A minha história com a Austrália começou de forma acadêmica. Em 2007 eu me inscrevi em um Congresso de História do Esporte que aconteceria em Canberra, a capital Australiana. Confesso que na época eu não conhecia quase nada sobre este país. O Congresso me pareceu interessante, com bons palestrantes, e eu mandei um resumo de um trabalho sobre futebol e mulheres no Brasil, o qual foi aprovado para apresentação, após algumas idas e vindas e conversas amigáveis com os avaliadores do trabalho.

Curiosamente, antes de fazer minhas malas, comecei a fazer amigos aqui. O presidente daquele Congresso, interessado no meu trabalho, me convidou para um estágio de professor visitante na universidade dele. Ao mesmo tempo, na lista de e-mails que circulava nas semanas anteriores ao evento, com os últimos informes sobre o mesmo, descobri uma pessoa que queria dividir um quarto no hotel do congresso. Após algumas mensagens muito amigáveis – afinal, aquele senhor, Bill Murray, era um dos mais famosos historiadores de futebol do mundo, e quando soube que eu era brasileiro, já começou a falar sobre o assunto e decidimos dividir o quarto no hotel, e começamos uma amizade que perdura até hoje em dia. 

A minha participação no congresso foi peculiar. Não era um evento muito grande, a maioria dos presentes era australiano mesmo, e meu trabalho atraiu uma boa audiência. Nos intervalos consegui conversar com algumas pessoas bacanas, fiz mais amigos, entre eles um pianista que conhecia muita música brasileira, sobretudo bossa nova. Conversamos bastante, trocamos impressões sobre música, e cantarolamos juntos.

Qual não foi minha surpresa quando, na noite do jantar oficial do Congresso, em meio a umas brincadeiras e gincanas que os organizadores faziam sobre a história do esporte local – confesso que não sabia nada, eu era uma nulidade na minha mesa – o mestre de cerimonias anunciou: “e agora, diretamente do Brasil, ‘George’ vai cantar ‘A Garota de Ipanema’! Sentado ao piano, no centro de um lindo salão da Universidade de Canberra, o tal pianista com quem eu conversara na hora do cafezinho me aguardava, com um sorriso maroto…. Empurrado pelas circunstancias, fui obrigado a  cantar…Sucesso internacional imediato!

Depois daquele dia, fiquei muito ‘famoso’ entre os membros daquela sociedade que realizava o congresso. Após voltar para o Brasil, continuei me correspondendo com alguns deles, até que, cerca de um ano depois, uma mensagem de um daqueles amigos insistia para que eu fosse para a Austrália, para morar. Ele queria que eu imigrasse!

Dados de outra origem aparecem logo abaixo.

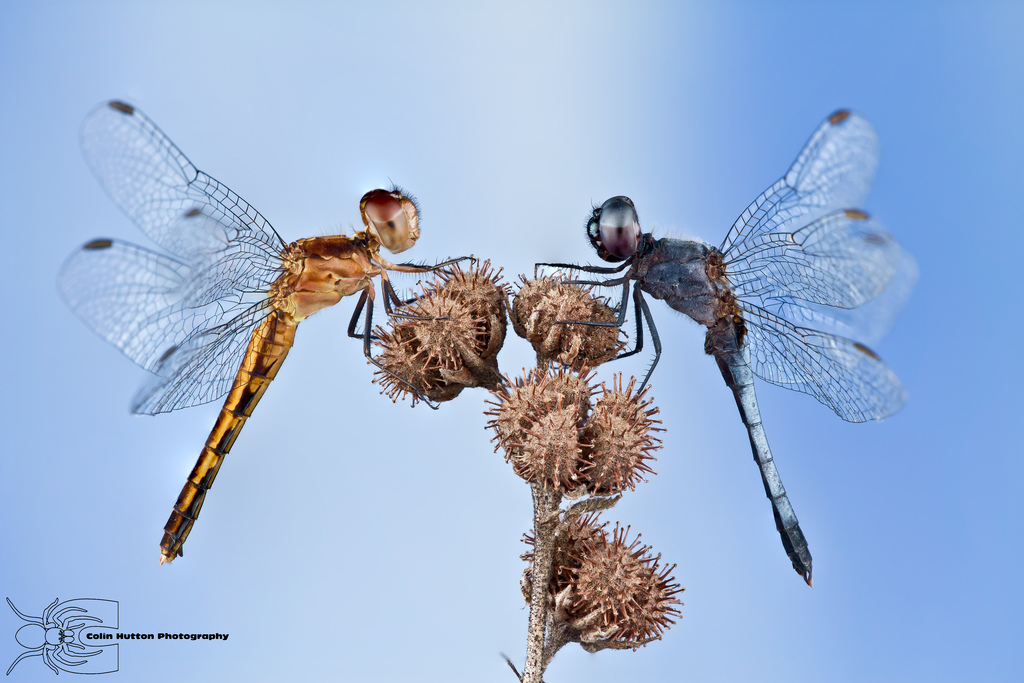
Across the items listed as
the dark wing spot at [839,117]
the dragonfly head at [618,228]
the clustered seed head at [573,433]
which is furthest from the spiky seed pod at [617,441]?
the dark wing spot at [839,117]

O rapaz me dava a dica de me inscrever em um concurso para docente na University of Western Sydney – que depois mudou de nome para Western Sydney University.  

Meio incrédulo me inscrevi na última hora no processo seletivo, ao final de agosto de 2008. Mandei curriculum, e escrevi uma carta respondendo às perguntas que estavam no site que o meu amigo enviou. Em meio a correria paulistana, ministrando dezenas de aulas durante três períodos em três universidades diferentes, me esqueci daquela história. 

Ao final de novembro de 2008, fui chamado para uma entrevista naquela universidade. No Natal do mesmo ano, o diretor me telefona. Estava me oferecendo uma vaga – com todo o suporte para me mudar com minha família. Em junho de 2009, empacotamos tudo, dissemos adeus ao Brasil, e rumamos para a nossa aventura imigratória.

Viver do outro lado do mundo não é o fim do mundo! Entretanto, eu garanto que este livro aqui vai lhe preparar bem melhor para entender como é a vida por aqui – e ter informações para poder aproveitar muito mais tudo aquilo que a Austrália oferece.  Me manda um zap quando chegar!